- DOCUMENT PASSAGE -
------------------------------------------------

Reputation: 1023
I am using MapR5.2 - Spark version 2.1.0 And i am running my spark app jar in Yarn CLuster mode.
I have tried all the available options that i found But unable to succeed.
This is our Production environment. But i need that for my particular spark job it should follow and pick-up my log4j-Driver.properties file which is present in my src/main/resources folder(I also confirmed by opening the jar my property file is present)
1) Content of My Log File -> log4j-Driver.properties
log4j.rootCategory=DEBUG, FILE
log4j.appender.console=org.apache.log4j.ConsoleAppender
log4j.appender.console.target=System.err
log4j.appender.console.layout=org.apache.log4j.PatternLayout
log4j.appender.console.layout.ConversionPattern=%d{yy/MM/dd HH:mm:ss} %p %c{1}: %m%n
log4j.appender.FILE=org.apache.log4j.RollingFileAppender
log4j.appender.FILE.File=/users/myuser/logs/Myapp.log
log4j.appender.FILE.ImmediateFlush=true
log4j.appender.FILE.Threshold=debug
log4j.appender.FILE.Append=true
log4j.appender.FILE.MaxFileSize=100MB
log4j.appender.FILE.MaxBackupIndex=10
log4j.appender.FILE.layout=org.apache.log4j.PatternLayout
log4j.appender.FILE.layout.ConversionPattern=%d{yy/MM/dd HH:mm:ss} %p %c{1}: %m%n
# Set the default spark-shell log level to WARN. When running the spark-shell, the
# log level for this class is used to overwrite the root logger's log level, so that
# the user can have different defaults for the shell and regular Spark apps.
log4j.logger.org.apache.spark.repl.Main=WARN
# Settings to quiet third party logs that are too verbose
log4j.logger.org.spark_project.jetty=WARN
log4j.logger.org.spark_project.jetty.util.component.AbstractLifeCycle=ERROR
log4j.logger.org.apache.spark.repl.SparkIMain$exprTyper=INFO
log4j.logger.org.apache.spark.repl.SparkILoop$SparkILoopInterpreter=INFO
log4j.logger.org.apache.parquet=ERROR
log4j.logger.parquet=ERROR
# SPARK-9183: Settings to avoid annoying messages when looking up nonexistent UDFs in SparkSQL with Hive support
log4j.logger.org.apache.hadoop.hive.metastore.RetryingHMSHandler=FATAL
log4j.logger.org.apache.hadoop.hive.ql.exec.FunctionRegistry=ERROR
2) My Script for Spark-Submit Command
propertyFile=application.properties
spark-submit --class MyAppDriver \
--conf "spark.driver.extraJavaOptions -Dlog4j.configuration=file:/users/myuser/log4j-Driver.properties" \
--master yarn --deploy-mode cluster \
--files /users/myuser/log4j-Driver.properties,/opt/mapr/spark/spark-2.1.0/conf/hive-site.xml,/users/myuser/application.properties
/users/myuser/myapp_2.11-1.0.jar $propertyFile
All i Need is as of now i am trying to Write my Driver Logs in the directory mentioned in my properties file(mentioned above) If i am successful in this then i will try for Executor logs as well. But first i need to make this Driver Log to write on my local (and its an Edge node of our Cluster)

------------------------------------------------

- SOURCE DATA -
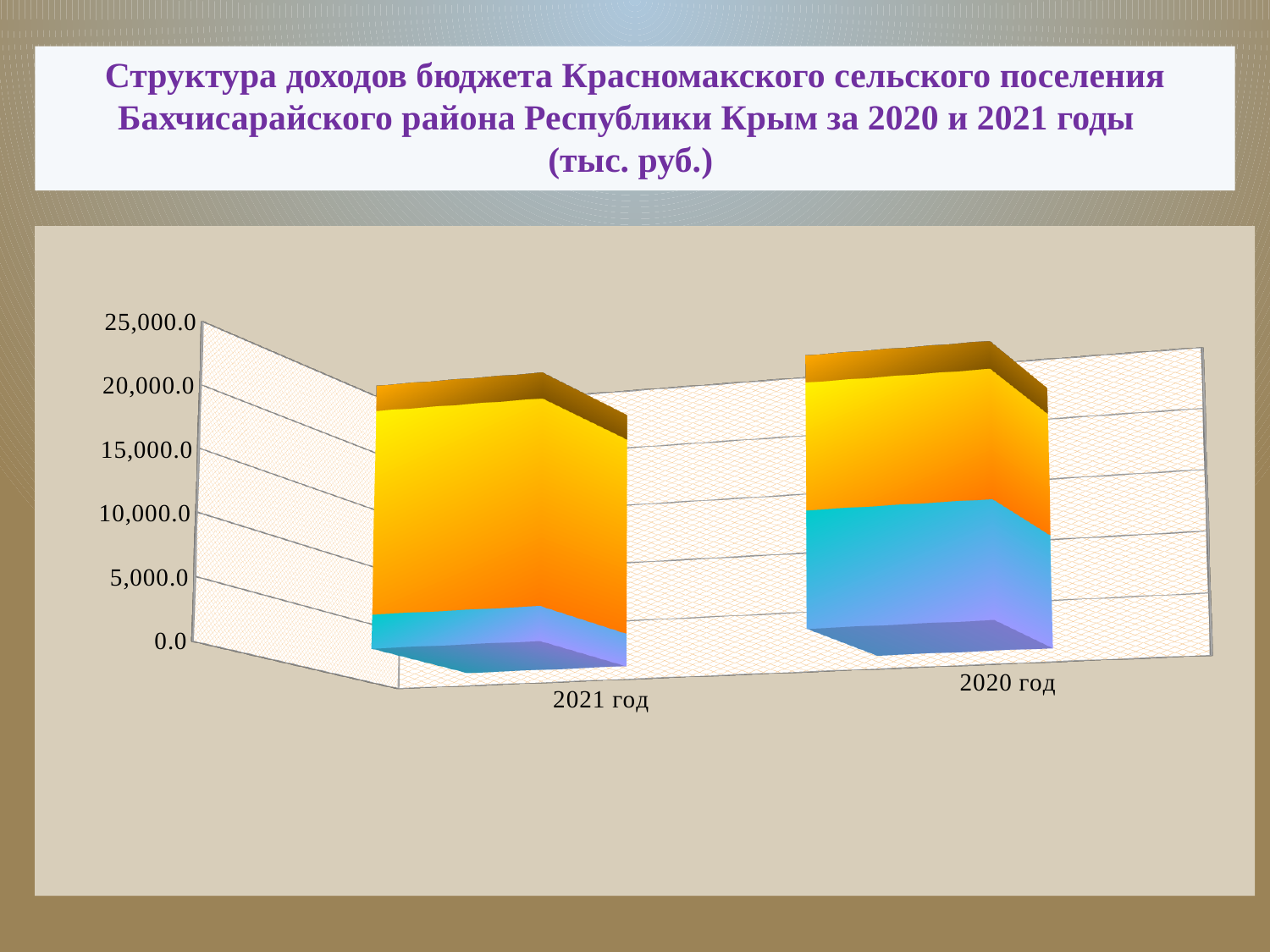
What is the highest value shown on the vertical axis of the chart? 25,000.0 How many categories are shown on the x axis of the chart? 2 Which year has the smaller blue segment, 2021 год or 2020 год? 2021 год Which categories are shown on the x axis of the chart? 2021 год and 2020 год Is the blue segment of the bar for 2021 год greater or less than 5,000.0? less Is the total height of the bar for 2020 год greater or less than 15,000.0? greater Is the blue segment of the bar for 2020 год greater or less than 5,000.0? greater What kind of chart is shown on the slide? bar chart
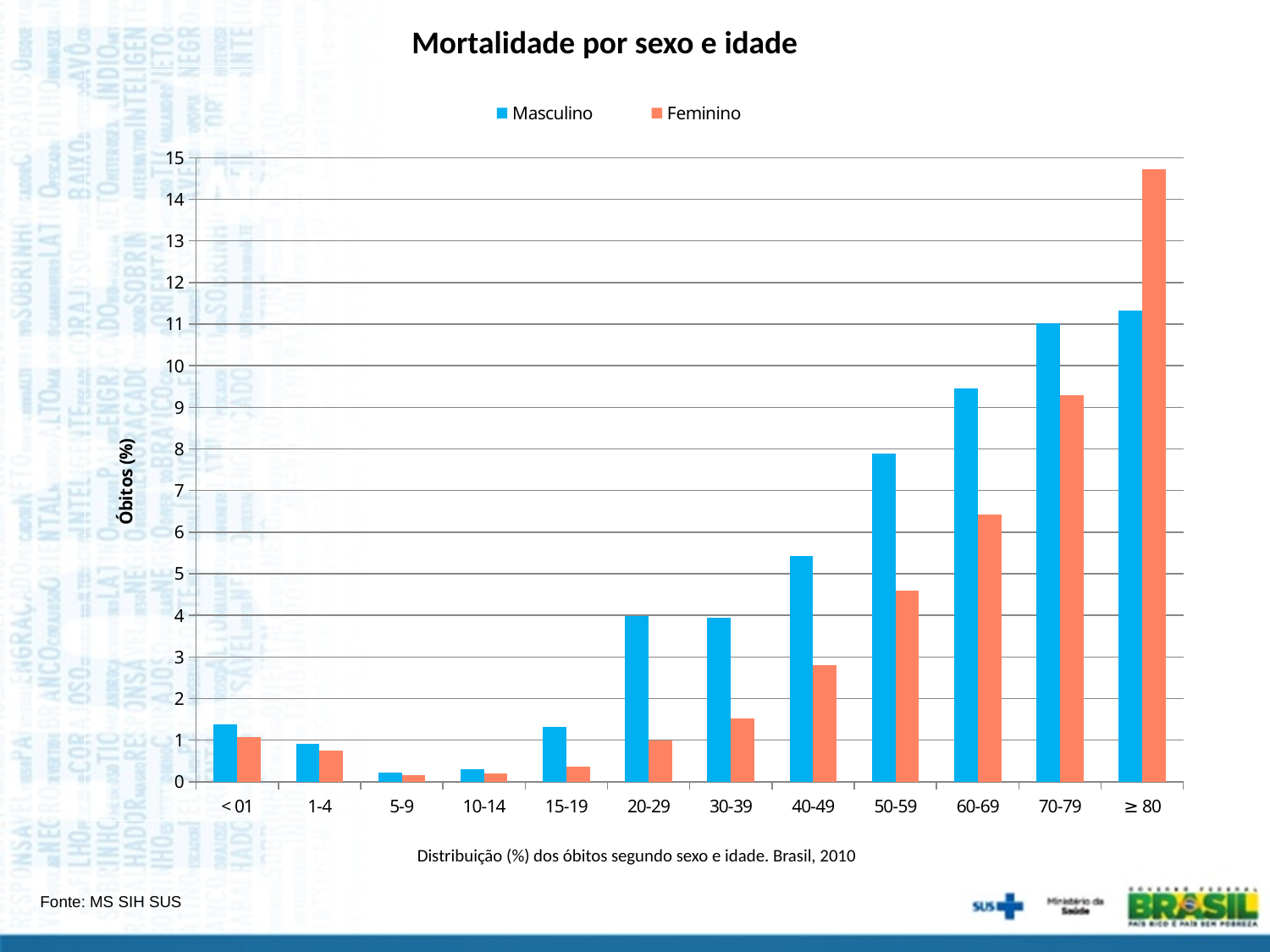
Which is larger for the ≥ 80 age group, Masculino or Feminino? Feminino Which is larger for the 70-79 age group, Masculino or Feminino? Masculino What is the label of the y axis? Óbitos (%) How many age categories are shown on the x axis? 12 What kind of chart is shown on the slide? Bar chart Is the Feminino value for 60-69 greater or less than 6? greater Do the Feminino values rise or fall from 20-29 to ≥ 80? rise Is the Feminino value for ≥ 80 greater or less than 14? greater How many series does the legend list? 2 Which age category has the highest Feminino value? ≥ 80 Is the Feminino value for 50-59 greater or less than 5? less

------------------------------------------------

- WHAT TO DO -
1 - In the Spark logging post above, what file path is set for the FILE appender in the log4j-Driver.properties file?
2 - Rewrite the paragraph beginning "All i Need is as of now" from the Spark logging post above as a short list, keeping its main facts.
3 - For the Spark logging post above, say whether each statement agrees with it. Answer yes or no, and quote the words from the post that decide it.
(a) The Spark version in use is 2.1.0.
(b) The app jar runs in YARN client mode.
(c) The maximum size of the log file is set to 50MB.

- RESULTS FOR EACH TASK -
1 - /users/myuser/logs/Myapp.log

2 -
- The current aim is to write the driver logs to the directory named in the properties file.
- The driver logs should be written locally, on an edge node of the cluster.
- If that works, executor logs will be tried next.

3 -
(a) Yes: "Spark version 2.1.0"
(b) No: "running my spark app jar in Yarn CLuster mode"
(c) No: "log4j.appender.FILE.MaxFileSize=100MB"